## [Jouw opdracht]
Schrijf alstublieft uit de tekst over Berlioz' „La Damnation" letterlijk over, te beginnen bij "De plot was" en eindigend bij "gezongen door Faust.".

Geïnspireerd door Goethe’s eerste Faust en ondertiteld “Légende dramatique en quatre parties”, ging “La Damnation”, een concertopera voor vier solisten, koor en orkest, op 6 december 1846 in première in de Opéra-Comique in Parijs. Het libretto was een vrije bewerking van het toneelstuk van Goethe, in 1828 in het Frans vertaald door Gerard de Nerval, door de Franse journalist en criticus, Almire Gandonnière (1813-1863) en Berlioz zelf.
De plot was vergelijkbaar, maar de indeling en het algemeen perspectief verschilden aanzienlijk van het origineel. Net zoals Goethe zich op Christopher Marlowe’s “The Tragical History of the Life and Death of Doctor Faustus” (1589-1592) had gebaseerd, zo heeft Berlioz van Goethe’s Faust een soort muzikaal zelfportret gemaakt. Drie orkestrale fragmenten worden vaak onafhankelijk in concert gespeeld, de Hongaarse Mars, het Ballet des Sylphes en het Menuet des Follets. Andere bekende passages zijn het lied van de vlo “Une puce gentille” en de serenade, gezongen door Mephistopheles, de “Ballade du Roi de Thule”, “D’amour l’ardente flamme”, gezongen door Marguerite, en de invocatie tot de natuur, gezongen door Faust.
Na een eerste balletproject begon Berlioz in 1828 aan muziek bij Goethe’s eerste Faust, die hij, net als de meeste van zijn landgenoten, had ontdekt dankzij de vertaling die Gérard de Nerval zojuist had gepubliceerd: de acht scènes van Faust, op. 1. Deze acht scènes van Faust zijn gepubliceerd door de auteur in 1829 en zijn verzonden naar Goethe, die niet reageerde. Vanaf 1830, kort na hun compositie, keerde Berlioz zich af van deze acht fragmenten. In 1845, ongeveer vijftien jaar na de acht primitieve scènes, geraakte hij opnieuw geïnteresseerd in Faust en heropende de vertaling van Gérard de Nerval.. Hij vroeg aan Almire Gandonniere om enkele scènes te rijmen, terwijl hij zelf hele passages van het libretto schreef.

Items uit de collectie

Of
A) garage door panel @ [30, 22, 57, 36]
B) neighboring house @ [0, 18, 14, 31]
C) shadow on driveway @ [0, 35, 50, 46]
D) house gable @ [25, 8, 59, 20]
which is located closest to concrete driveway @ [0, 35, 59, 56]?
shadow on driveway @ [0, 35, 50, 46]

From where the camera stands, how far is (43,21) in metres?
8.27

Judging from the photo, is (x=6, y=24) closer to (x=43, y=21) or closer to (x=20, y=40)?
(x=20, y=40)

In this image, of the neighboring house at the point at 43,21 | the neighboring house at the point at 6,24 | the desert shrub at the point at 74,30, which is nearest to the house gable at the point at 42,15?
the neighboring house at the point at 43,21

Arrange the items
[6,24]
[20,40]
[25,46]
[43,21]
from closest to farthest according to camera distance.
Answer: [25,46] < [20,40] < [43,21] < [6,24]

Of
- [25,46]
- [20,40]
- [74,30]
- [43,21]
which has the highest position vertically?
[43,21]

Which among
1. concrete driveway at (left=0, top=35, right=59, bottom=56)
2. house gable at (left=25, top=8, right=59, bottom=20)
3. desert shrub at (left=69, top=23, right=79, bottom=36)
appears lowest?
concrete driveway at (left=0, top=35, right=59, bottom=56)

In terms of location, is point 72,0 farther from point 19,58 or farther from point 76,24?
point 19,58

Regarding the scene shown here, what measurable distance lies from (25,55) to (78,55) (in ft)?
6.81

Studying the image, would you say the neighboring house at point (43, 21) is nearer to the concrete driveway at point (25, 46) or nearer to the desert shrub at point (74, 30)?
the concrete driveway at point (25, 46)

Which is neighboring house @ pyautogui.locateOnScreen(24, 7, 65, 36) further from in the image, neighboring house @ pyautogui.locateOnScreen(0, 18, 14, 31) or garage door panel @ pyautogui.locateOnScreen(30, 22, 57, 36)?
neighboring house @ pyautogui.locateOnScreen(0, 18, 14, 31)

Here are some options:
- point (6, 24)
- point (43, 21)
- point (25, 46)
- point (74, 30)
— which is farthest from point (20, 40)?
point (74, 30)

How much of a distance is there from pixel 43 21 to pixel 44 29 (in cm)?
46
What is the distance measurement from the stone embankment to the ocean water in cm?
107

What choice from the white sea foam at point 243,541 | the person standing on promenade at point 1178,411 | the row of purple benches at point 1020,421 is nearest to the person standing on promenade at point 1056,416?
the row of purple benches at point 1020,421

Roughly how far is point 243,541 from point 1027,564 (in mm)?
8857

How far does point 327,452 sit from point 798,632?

## [Antwoord hieronder]
De plot was vergelijkbaar, maar de indeling en het algemeen perspectief verschilden aanzienlijk van het origineel. Net zoals Goethe zich op Christopher Marlowe’s “The Tragical History of the Life and Death of Doctor Faustus” (1589-1592) had gebaseerd, zo heeft Berlioz van Goethe’s Faust een soort muzikaal zelfportret gemaakt. Drie orkestrale fragmenten worden vaak onafhankelijk in concert gespeeld, de Hongaarse Mars, het Ballet des Sylphes en het Menuet des Follets. Andere bekende passages zijn het lied van de vlo “Une puce gentille” en de serenade, gezongen door Mephistopheles, de “Ballade du Roi de Thule”, “D’amour l’ardente flamme”, gezongen door Marguerite, en de invocatie tot de natuur, gezongen door Faust.